Abstract

Jon Morales conducts a narrative analysis of the nations in Revelation to argue that attention should not focus as much on their destiny as on their dilemma, not so much on outcome as on process. Attention to process highlights rhetorical concerns: will the nations recognize the danger and repent? His study pursues four key questions: “What is John's story of the nations? How does he tell it? What is his message to the nations? And what is his message to the church about the nations?” (p. 24).
Chapter one discusses and critiques five approaches in the state of research (the church becomes the nations, thoroughgoing universalism, large-scale conversion, the text is inconsistent, and the language is rhetorical) and presents his own approach which seems to be an extension of the rhetorical approach. Morales argues that in the new creation the church and the nations are the same but arrive along different literary tracks in order to show that the nations belong to God and Christ is their shepherd (pp. 15, 24).
Chapter two discusses methodological issues involved in a narrative analysis and argues that Revelation can be approached as a narrative text and the nations can be treated as a narrative character. Chapters three through six discuss each reference to the “nations” in Revelation. An extensive word-study of the “shepherding” motif convincingly argues, against most translations, that poimanei in Revelation 2:26 should be translated as “shepherd” instead of “destroy” or “rule” (pp. 46–69). The narrative of Revelation makes it clear that the nations are not the enemy: “the burden of the narration in Revelation 12–19 has lain with unmasking the oppressive forces that deceive the nations, not with the nations’ destruction” (p. 116). Morales recognizes that “[t]he narrative of the nations reveals both a sympathetic view toward the nations and a substantive critique” (p. 143). While some interpreters view this as inconsistency or paradox, Morales highlights the rhetorical function of this narrative development to call gentile hearers (both Christian and non-Christian) to reject the beast and identify with the lamb. The story of the nations can be summarized as follows: “(1) The death of Christ is for the nations, to purchase from them an innumerable multitude. The church has authority to shepherd them, and John and the church are commissioned to prophesy concerning them. (2) But the nations are hostile to God's people and rage against them. (3) Yet, greater than their conflict with God's people is the cosmic conflict in which the nations find themselves against the dragon and his allies. But the nations are not alone. God and his agents lay a claim on the nations as those who belong to God. (4) As the destruction of the evil forces approaches …, their attempts to deceive the nations intensify, and the nations aligned with the devil suffer destruction…. (5) but in the vision of God's new world, the nations walk by the light of God's city” (pp. 141–142).
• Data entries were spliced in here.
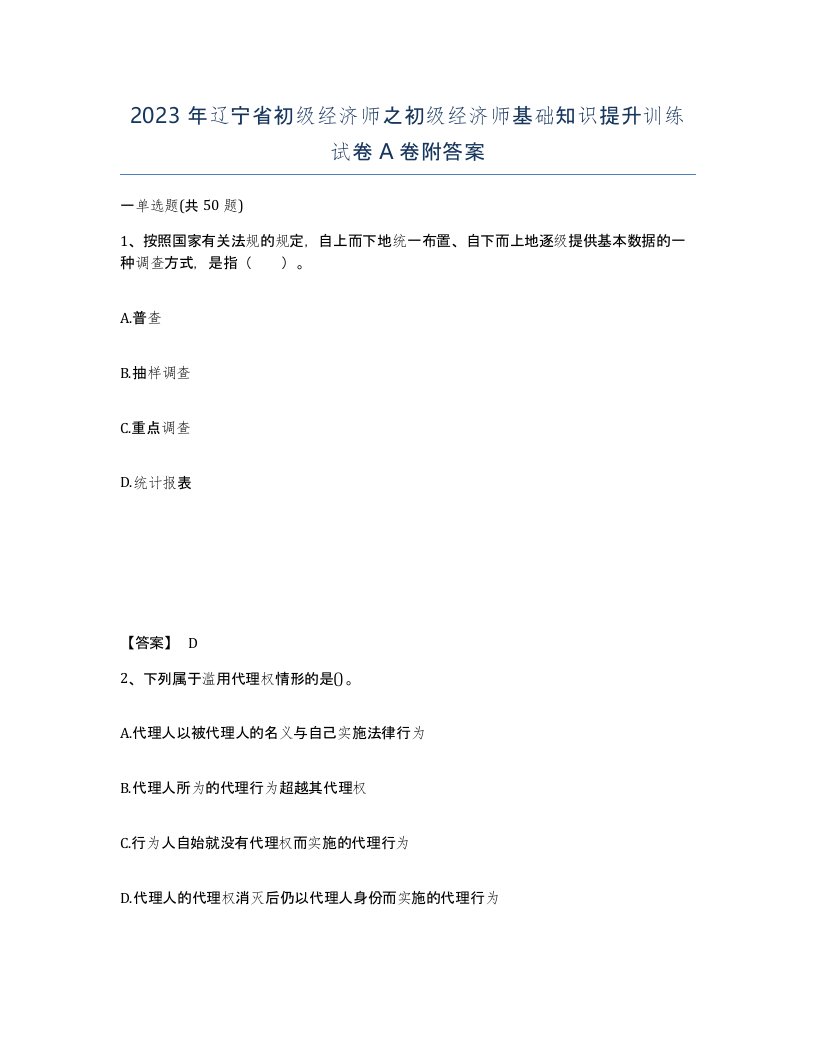 2023年辽宁省初级经济师之初级经济师基础知识提升训练试卷A卷附答案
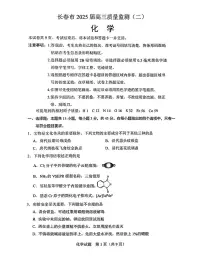 吉林省长春市2025届高三高考模拟质量监测（二）-化学试卷+答案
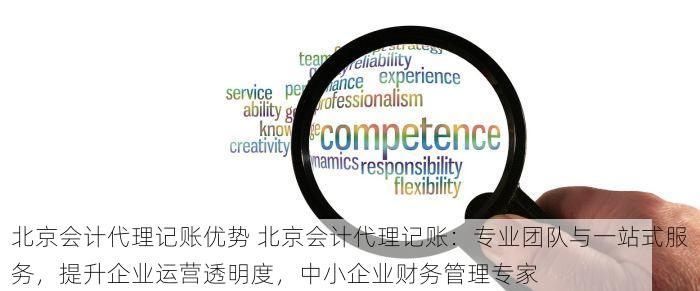 听说了吗？'北京的发票北京系统里没有'现在有了新思路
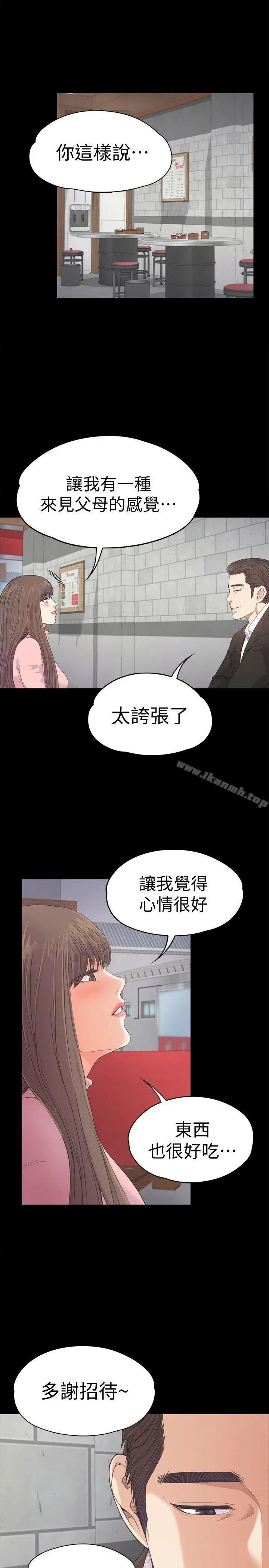 漫画《江南罗曼史》第42话第33张图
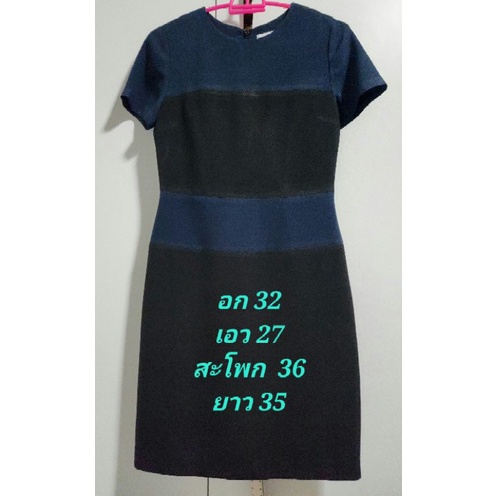 Dress G2000 มือ2 size 32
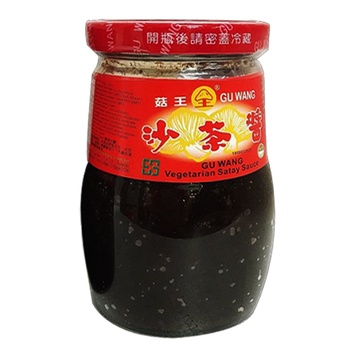 Image Vegetarian Satay Sauce 菇王 - 沙茶酱 340grams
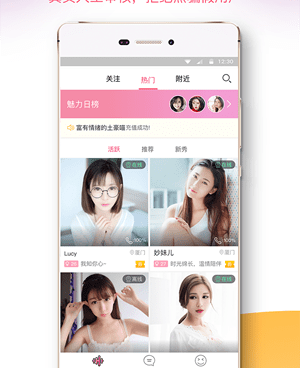 和暖聊同款的手机软件合集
Chapter seven summarizes and concludes the volume. Morales cogently argues that “while the final resolution of conflict in Revelation is binary—judgment or salvation—the present-day struggle, for hearers in any age, is characterized by process. Each person's allegiance is in the process of being formed, not ever quite completed until the end” (p. 161; cf. p. 4). The monograph closes with a bibliography and indexes.
This is a well-researched and argued monograph but there are several weaknesses. First, focusing on the nations as a narrative character seems to downplay how they are related to John's other terms for humanity (tribes, peoples, crowds, languages) and the way in which John's seven references to a list of four groups function to indicate universality (pp. 71–72). This would suggest that the nations are synonymous with other terms (even the inhabitants of the earth in some contexts). Morales recognizes that characters in Revelation appear by various names and terms (p. 28), but this insight is not applied to “nations” and the narrative analysis is unhelpfully focused exclusively on this lexical term.
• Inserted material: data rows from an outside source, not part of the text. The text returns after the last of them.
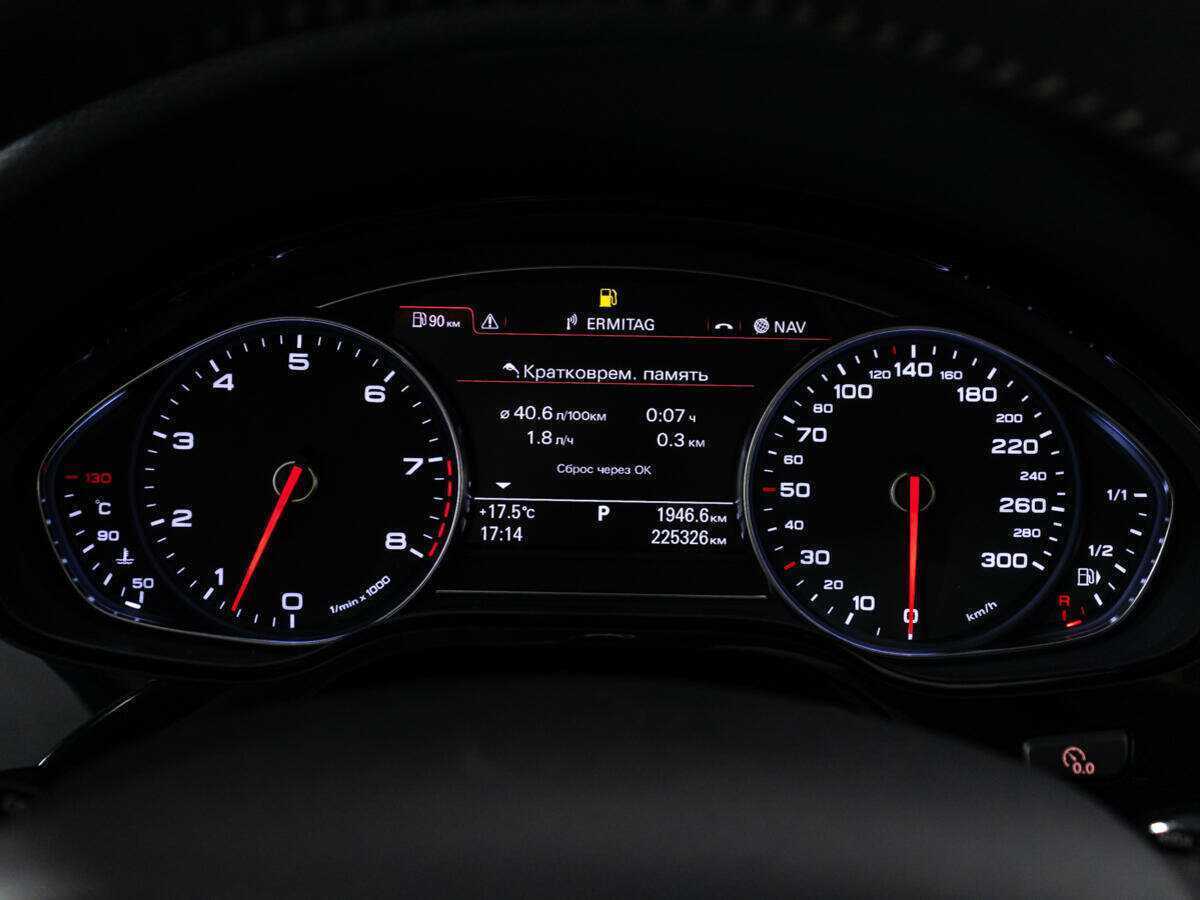 Audi A8 с пробегом — 2010 год. Фото: #11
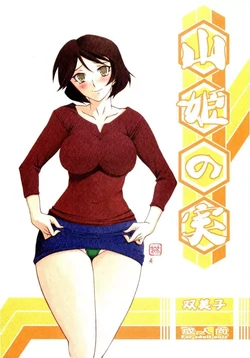[Sankaku Apron (Sanbun Kyoden, Umu Rahi)] Akebi no Mi - Fumiko [Chinese] 作品封面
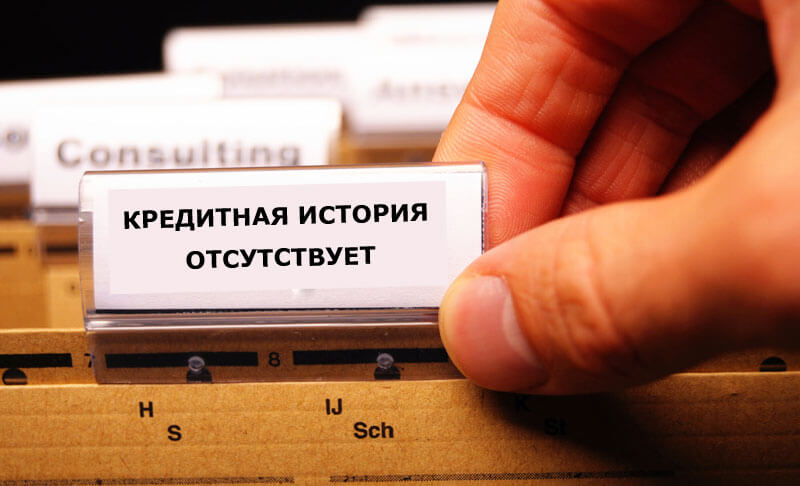 Как взять кредит без кредитной истории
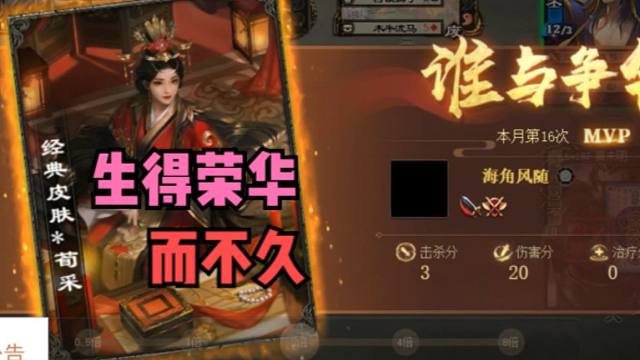 【大浪淘沙录】第164期·生得荣华而不久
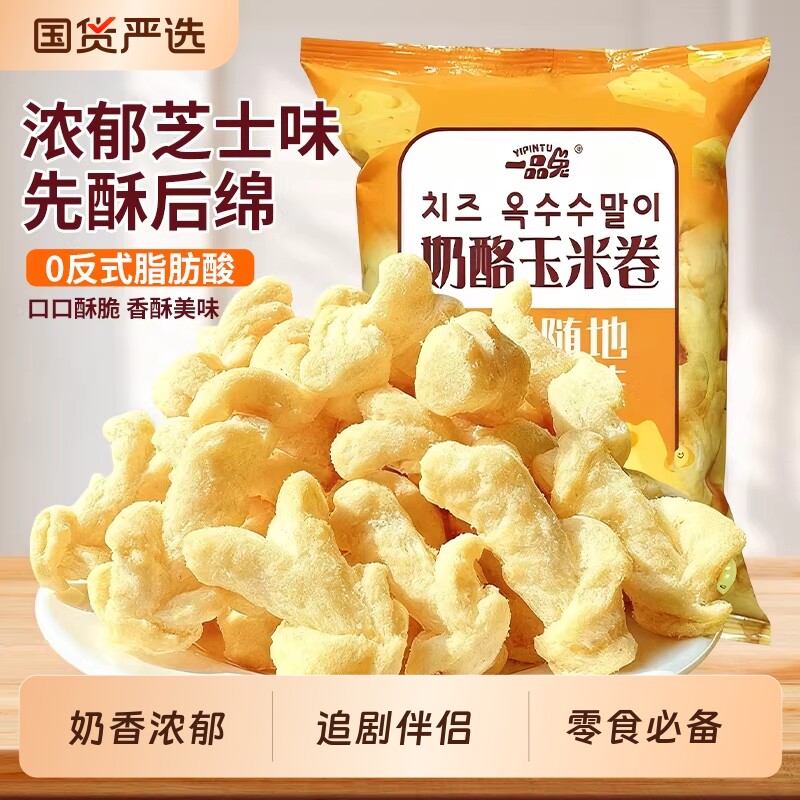 玉米卷酥酥芝士味小零食小吃休闲食品玉米条奶酪芥末膨化解馋超大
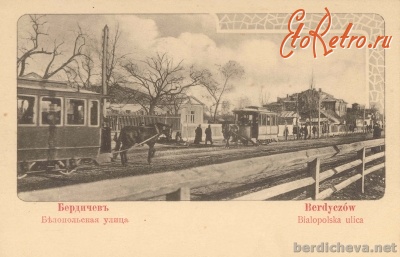 Бердичев - Белопольская улица.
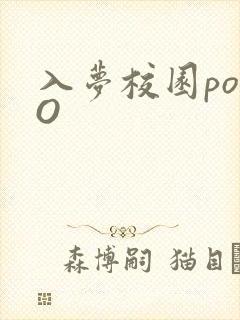 入梦校园poPO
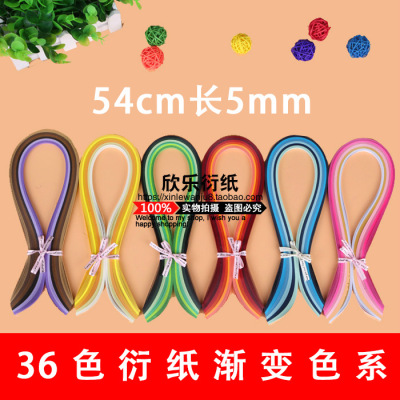 [Xinle] Paper Quilling, 6 Color Series 36 Color Gradient Color Paper Quilling 120 Pieces, 5mm54cm Long, Paper Quilling Suit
Second, Morales is aware that John's target audience is the seven churches but insists on speaking of John's message to the nations (including unbelieving Gentiles). He provides a nuanced discussion of the possibility that some unbelievers could get access to the book (pp. 4, 42) but moves without sufficient warrant from this possibility to a conviction that John wrote with non-believers as part of his intended audience (pp. 1, 156–157).
Third, he shifts the future orientation of several statements regarding Jesus’ (pp. 97, 108) and the overcomer's role as shepherd of the nations to the present and interprets the promise to the one who overcomes as a call to shepherd the nations in the present (pp. 67, 102, 138, 142, 159; see his defense of this on pp. 151–153).
Despite these concerns, Morales provides strong and cogent support for the rhetorical function of John's paradoxical presentation of the nations. This book will prove valuable to students and researchers focused on Revelation and/or narrative criticism.